▶ **MATERIAL FOR THIS EXERCISE**:
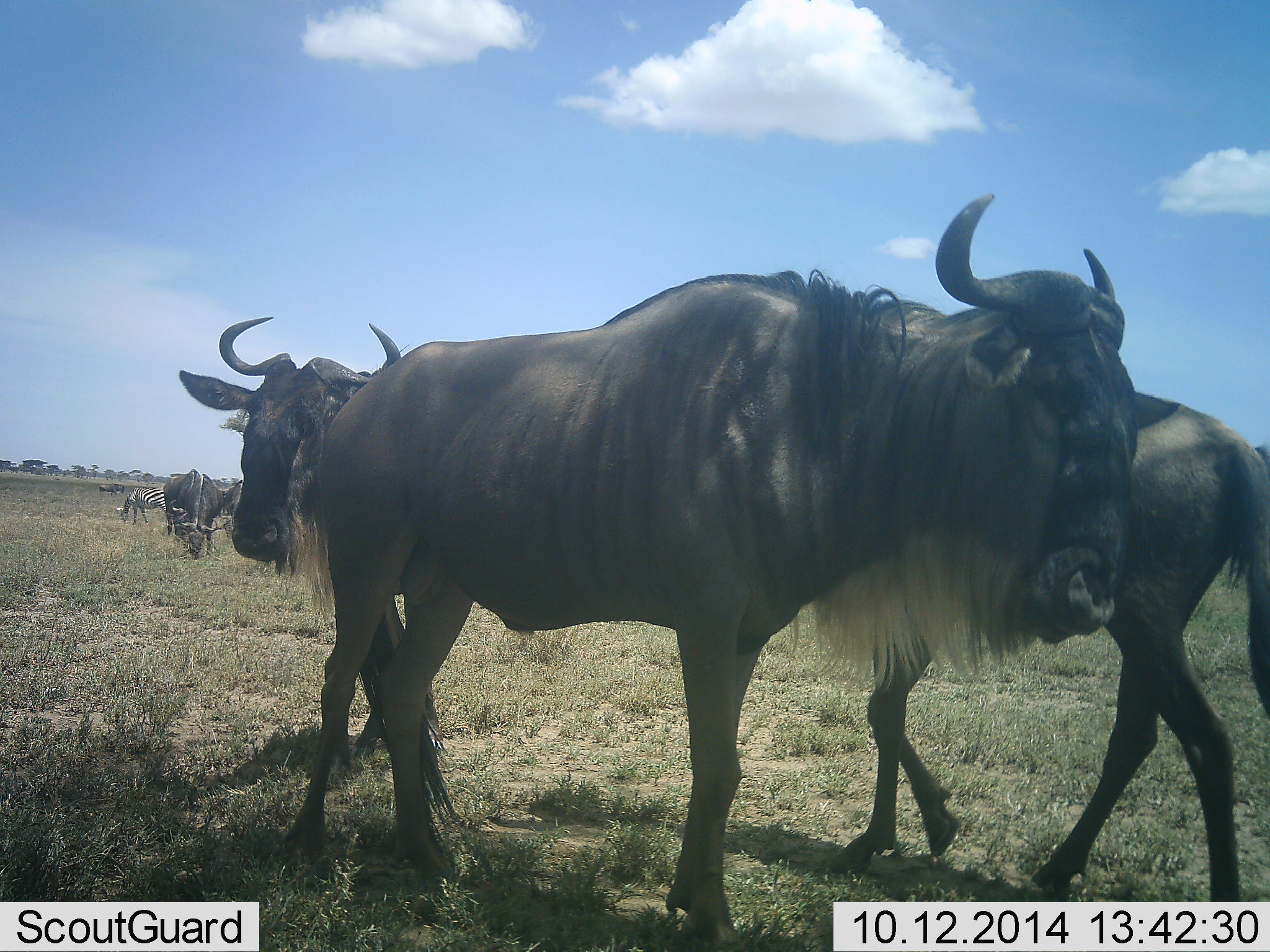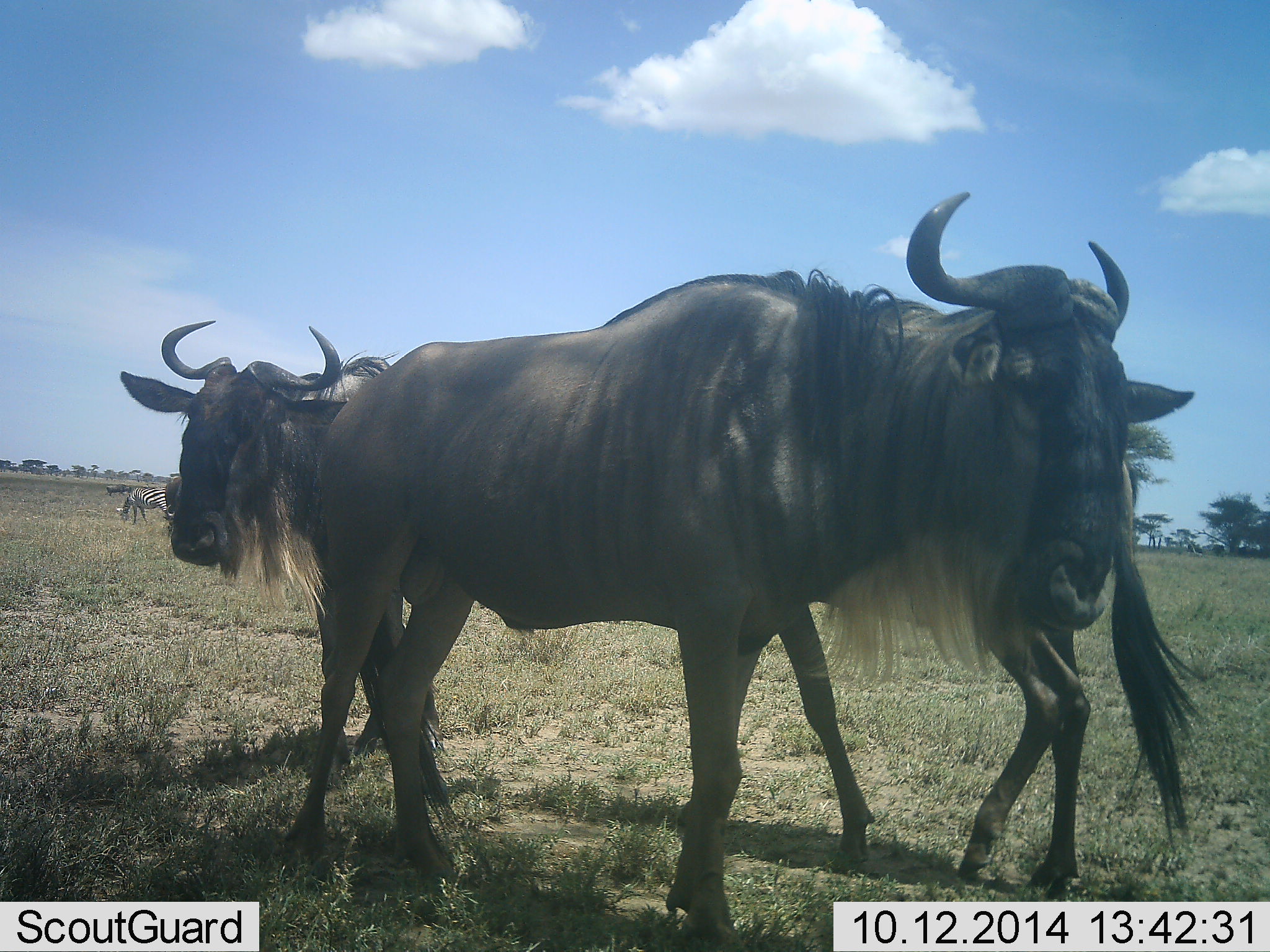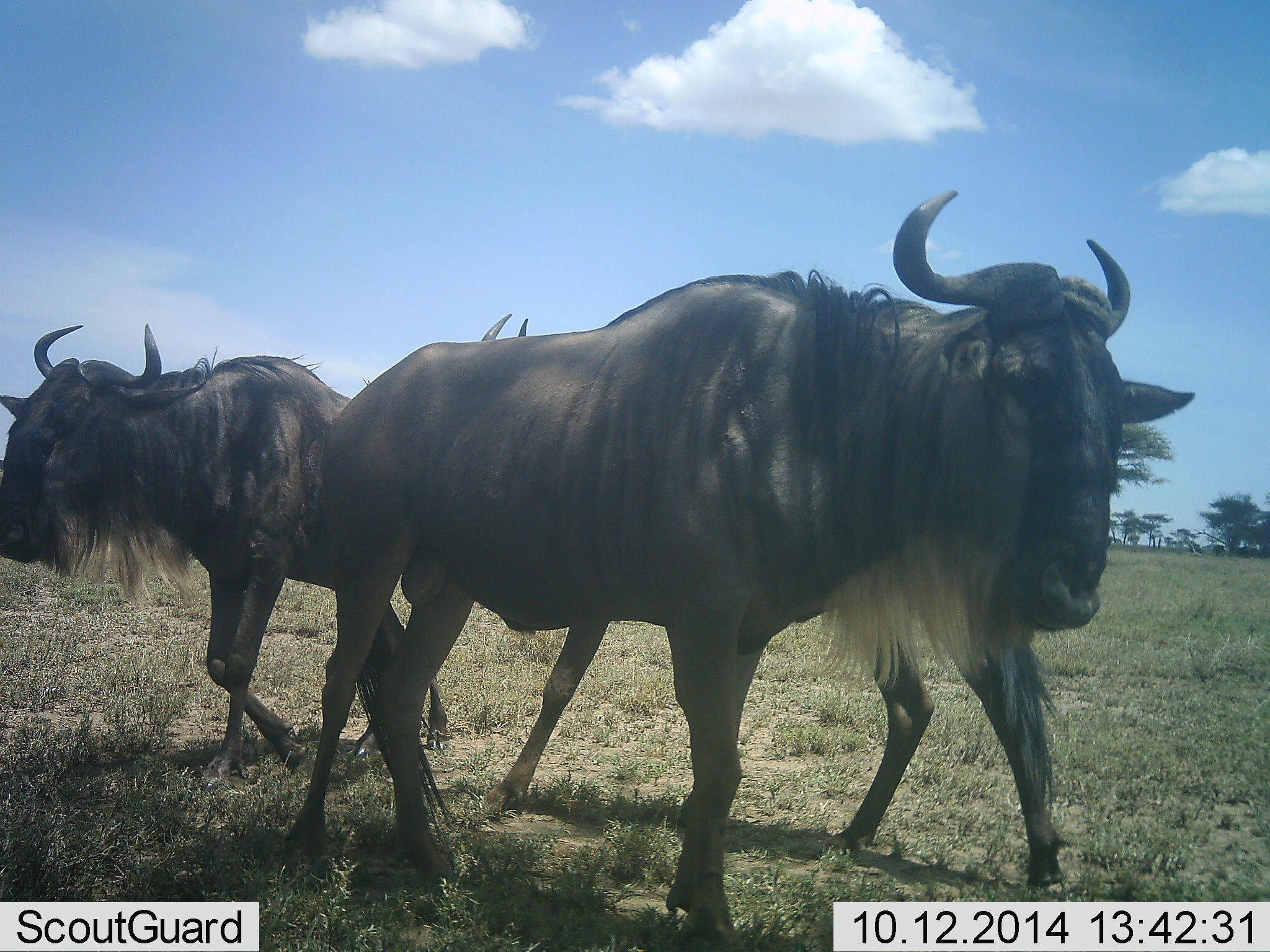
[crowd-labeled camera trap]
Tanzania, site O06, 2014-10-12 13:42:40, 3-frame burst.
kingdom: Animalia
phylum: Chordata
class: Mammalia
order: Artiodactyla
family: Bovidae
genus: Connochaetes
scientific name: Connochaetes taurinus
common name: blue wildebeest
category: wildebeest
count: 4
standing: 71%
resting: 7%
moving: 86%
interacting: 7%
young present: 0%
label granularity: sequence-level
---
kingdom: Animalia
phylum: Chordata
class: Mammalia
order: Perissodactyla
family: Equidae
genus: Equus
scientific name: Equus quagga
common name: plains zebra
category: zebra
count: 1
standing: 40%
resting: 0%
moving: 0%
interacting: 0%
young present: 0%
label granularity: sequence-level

▶ **TASK DIRECTIONS**:
Treating the line with "standing: 71%" as the last line to include, retype the records exactly from their first line, excluding pictures.

▶ **EXERCISE OUTPUT**:
[crowd-labeled camera trap]
Tanzania, site O06, 2014-10-12 13:42:40, 3-frame burst.
kingdom: Animalia
phylum: Chordata
class: Mammalia
order: Artiodactyla
family: Bovidae
genus: Connochaetes
scientific name: Connochaetes taurinus
common name: blue wildebeest
category: wildebeest
count: 4
standing: 71%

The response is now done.